債券投資の注意点

退職金などある程度まとまった資金を一括投資し、取崩しながら運用を継続することで資産寿命を延ばすことが期待できます。

今年は金利も上昇したことで債券投資を検討している人もいるかもしれません。このコラムでは債券投資(個別債券の購入)をする場合の注意点について整理します。

債券投資の注意点

信用リスク管理はできるのか?

債券投資では、投資先の企業が破綻しなければ毎年決まった利息が支払われ、満期には元本が返ってきます。例えば、4%、償還期限10年の米ドル債を10万ドル購入した場合、毎年4000ドル(10万ドル×4%)の利息が支払われ、10年後には10万ドルが返ってきます。

ただし期間内に投資先の企業が破綻した場合には条件が大きく変わります(場合によっては全く返ってこないこともある)。破綻しそうになったら事前に売却すればよいのですが、企業が破綻するかどうかを事前に察知することは困難です。

当事者である企業は最後まで「大丈夫だ」と言うでしょうし、破綻するときは決算書を通りいっぺん見てもわからないこと(過度の不良債権や違法な取引、など)が原因になることが多いのではないでしょうか?それらを個人投資家がチェックするのは不可能ですし、販売した証券会社も個人客には個別債券の信用リスクをチェック・報告をすることはあまりありません。​

信用リスクに疑念が生じたら流動性がなくなる懸念

老後資金の場合、健康状態やライププランの変化によりある時期まとまった資金の取崩が必要になるかもしれません。ところがたまたまその時期、保有している債券の発行企業が「もしかしたら危ないのでは?」というような状況になってしまうと、危ないと思われている企業の債券を買いたいと思う人はいなくなるので、破綻していなくても売却が困難になる、または売却できたとしても大きく売りたたかれることになります。
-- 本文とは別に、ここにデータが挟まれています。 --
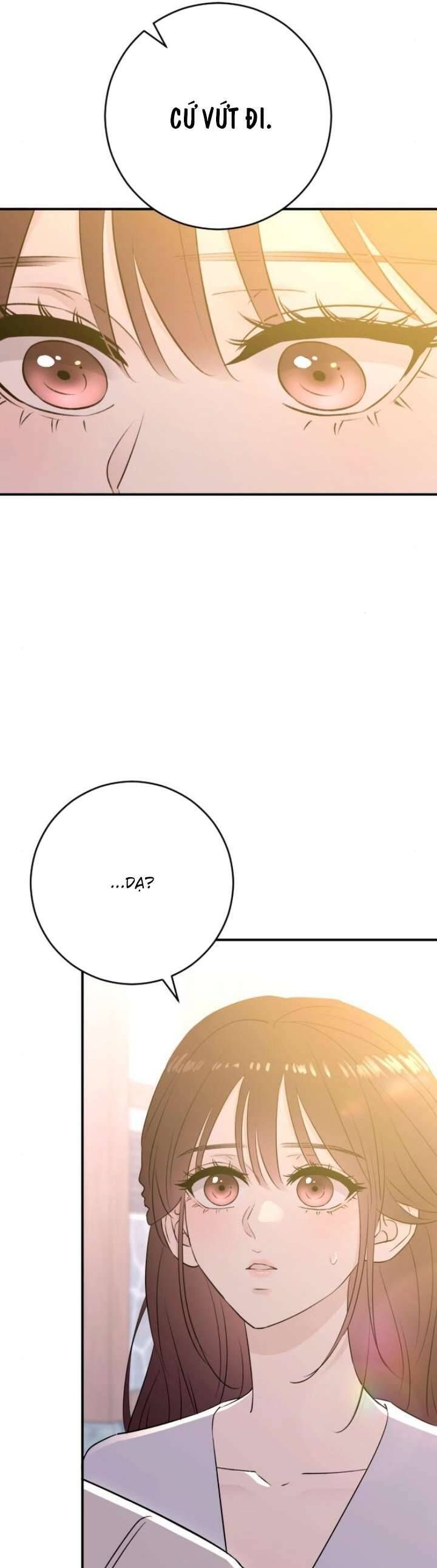 Hành Vi Khốn Nạn - Chương 51 - Trang 25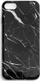 Kapak telefoni Wozinsky Marble, Samsung Galaxy A13 5G, gel TPU, mermer i zi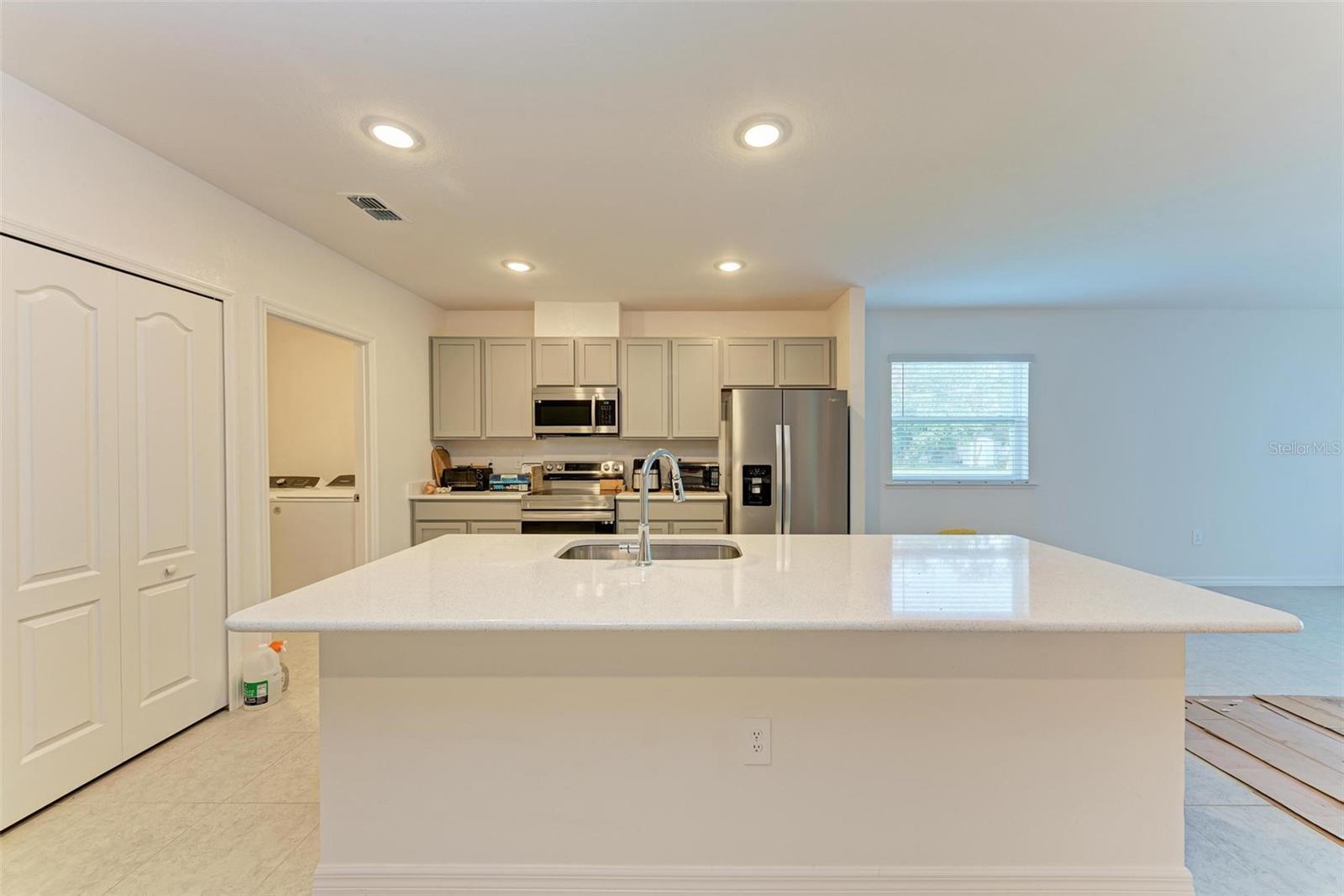 3332 ELKCAM BLVD, PORT CHARLOTTE, FL, 33952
上場株式の場合は徐々に値下がりしたり大きく値下がりするとニュースになるので値下がりが目に見えますが、債券の場合は満期まで持てば元本が償還されることから途中の値動きを見ることはあまりありません。ある日突然売れなくなる、大幅にディスカウントしなければ売れなくなる、ということになる可能性もあります。

償還管理、再運用の手間、条件

償還(満期)時に使う予定がある資金なら良いですが、使う予定がなければ償還になった資金で次の債券を購入することになります。その時の金利水準が高ければよいですが、低い場合だと、次に購入する債券の期間ずっと低い金利で固定することになります。

早期償還しない場合もある

利回りが高い劣後債などを検討する場合もあるかもしれません。

劣後債は、破綻時の返済順位が低いのでその分金利が高い債券のことです。

償還までの期間は30年とか35年とか超長期ですが、早期償還されることがある、という条件になっています。ただし早期償還を決めるのは発行企業で、必ず早期償還されるわけではありません。「早期償還しないと次の発行がしづらくなりますから・・・」といったことが言われますが、最近では早期償還しないケースも出てきています。資金の借り換えにメリットがあれば(金利が下がり企業の利子負担が少なくなるなら)早期償還して再度債券発行、反対に金利が上がり借り換えにデメリットがでるようなら早期償還せずにそのまま、と考えるのが合理的です。

つまり、早期償還になったらその資金を再運用する場合の条件は悪くなり、より高い金利で運用できる場合には低い金利で継続、となります。

以上から、万一売りにくくなった時でも他の資産から必要な資金を準備できる投資家以外は個別債券投資には慎重になった方が良いでしょう。